=== Brano citato ===
Atena e Afrodite ovvero l’invenzione dell’olio e della bellezza

profumeria e farmacia mediterranea nel 2000 a.C.

23 giungo – 12 novembre 2006 

 

VISITA AL CANTIERE DI SCAVO- Cipro, 4 ottobre 2006
 

Mostra dei reperti archeologici rinvenuti negli scavi della 
missione archeologica italiana a Pyrgos, nell’Isola di Cipro.

 

 

 

LO SCAVO

 

A Pyrgos, villaggio situato lungo la costa meridionale di Cipro a 15 km da Limassol e a 4 km dalla linea di costa è stato individuato ed è tutt’ora in corso di scavo un sito archeologico dove aveva sede un vero e proprio ‘polo industriale’ ante litteram (inizio II millennio a.C.). Il complesso industriale fa parte di un grande edificio di circa 4000 mq., distrutto da un terremoto nel 1900-1850 a.C. circa, che si trovava in posizione sopraelevata al centro di un vasto insediamento del Bronzo Antico e Medio nato verso la fine del periodo Calcolitico nella valle solcata dal fiume Pyrgos e dai suoi numerosi piccoli affluenti. Lo scavo sede di una delle Missioni Archeologiche Italiane all’estero, è alla sua ottava campagna ed ha già restituito rarissime testimonianze sulla lavorazione e produzione di olio d’oliva, vino, profumi, tinture per tessili, rame e ceramiche. L’intatta giacitura delle strutture e dei reperti miracolosamente ignorati per 4000 anni alle porte del villaggio di Pyrgos ha offerto l’occasione di effettuare preziose analisi sui materiali organici contenuti nelle ceramiche e nei livelli stratigrafici. I dati ottenuti che ormai ammontano a migliaia di campionature dimostrano che Cipro possedeva già in epoca preistorica insospettate conoscenze tecnologiche.
Lo scavo affidato dal Dipartimento delle Antichità di Cipro alla dottoressa Maria Rosaria Belgiorno dell'Istituto per le Tecnologie Applicate ai Beni Culturali (ITABC) del C.N.R. si avvale anche della collaborazione di ricercatori del CNR, di studiosi dell'Università di Roma "La Sapienza", dell'Università di Cipro, dell' I.C.R.di Roma, del Museo Pigorini e del Museo Archeologico di Madrid. Il progetto, finanziato dal C.N.R. e dal Ministero per gli Affari Esteri, comprende analisi comparate del contesto archeometallurgico e paleoambientale che si avvalgono di sistemi innovativi di indagine strumentale, quale quelli disponibili presso l'ITABC del CNR, per la contestualizzazione paleoambientale dell'area.

=== Righe di dati ===
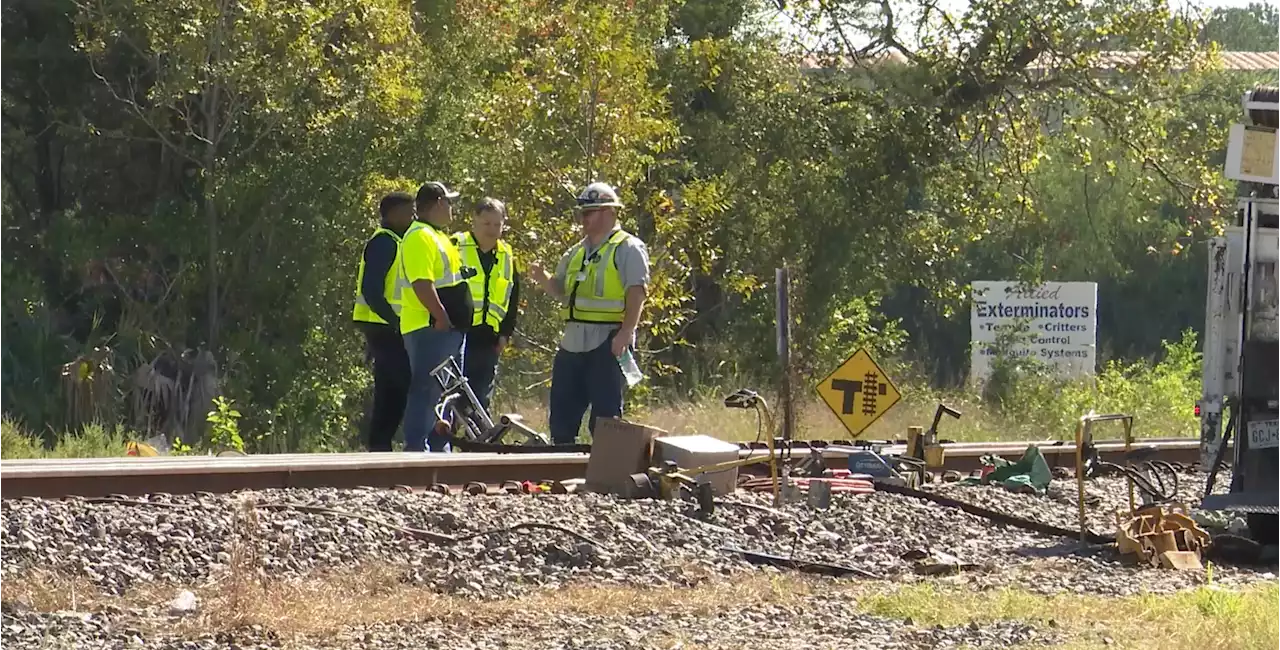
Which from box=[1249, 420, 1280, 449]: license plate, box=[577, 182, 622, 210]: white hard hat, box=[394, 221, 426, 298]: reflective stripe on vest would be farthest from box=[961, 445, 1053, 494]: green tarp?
box=[394, 221, 426, 298]: reflective stripe on vest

=== Compiti richiesti ===
A – Estrai dal testo sullo scavo di Pyrgos la parte da "VISITA AL CANTIERE" a "nell’Isola di Cipro.".
B – Scrivi il seguito del testo sullo scavo di Pyrgos, partendo subito dopo la sua ultima frase.
L'elenco è materiale a sé, distinto dal testo sullo scavo di Pyrgos.

=== Risultati in ordine ===
A –
VISITA AL CANTIERE DI SCAVO- Cipro, 4 ottobre 2006
 

Mostra dei reperti archeologici rinvenuti negli scavi della 
missione archeologica italiana a Pyrgos, nell’Isola di Cipro.

B –
 

 

 
 

I REPERTI

Le aree indagate finora hanno riportato alla luce due vasti cortili e due officine per la lavorazione del rame e la produzione di oggetti di bronzo.

Il sito preistorico di Pyrgos Mavroraki è stato scoperto dal CNR (Maria Rosaria Belgiorno in collaborazione con Maria Hadijkosti del Dipartimento delle Antichità di Cipro) nell’area adiacente la Tomba 21 aperta nel 1993, che Maria Rosaria Belgiorno aveva riconosciuto appartenente a un fabbro del Bronzo Medio, per la peculiarità degli oggetti che conteneva. I sondaggi del 1996 e 1997 confermarono l’esistenza di resti di industria metallurgica sul sito e lo scavo regolamentare fu iniziato nel 1998.

Le campagne successive portarono alla luce due grandi cortili e due officine in cui erano contenute tutte le informazioni e le testimonianze materiali atte a ricostruire l’intera catena di lavorazione del rame dal minerale grezzo all’oggetto finito. Per queste testimonianze il sito è unico per integrità di giacitura e antichità dei luoghi. Preziosissimi sono inoltre i dati emersi che permettono di ricostruire nei dettagli le antiche tecniche di lavorazione del rame (2000 a.C.) dell’isola mediterranea più famosa nell’antichità per la produzione e la qualità del rame.

Peculiare è inoltre la situazione logistica degli ambienti di lavorazione del rame che erano tutti (in comunicazione diretta) distribuiti intorno a un grande frantoio, dal quale si attingeva la sansa per rifornire di combustile le piccole fornaci per la fusione del metallo e le forge per la temperatura e la martellatura degli oggetti.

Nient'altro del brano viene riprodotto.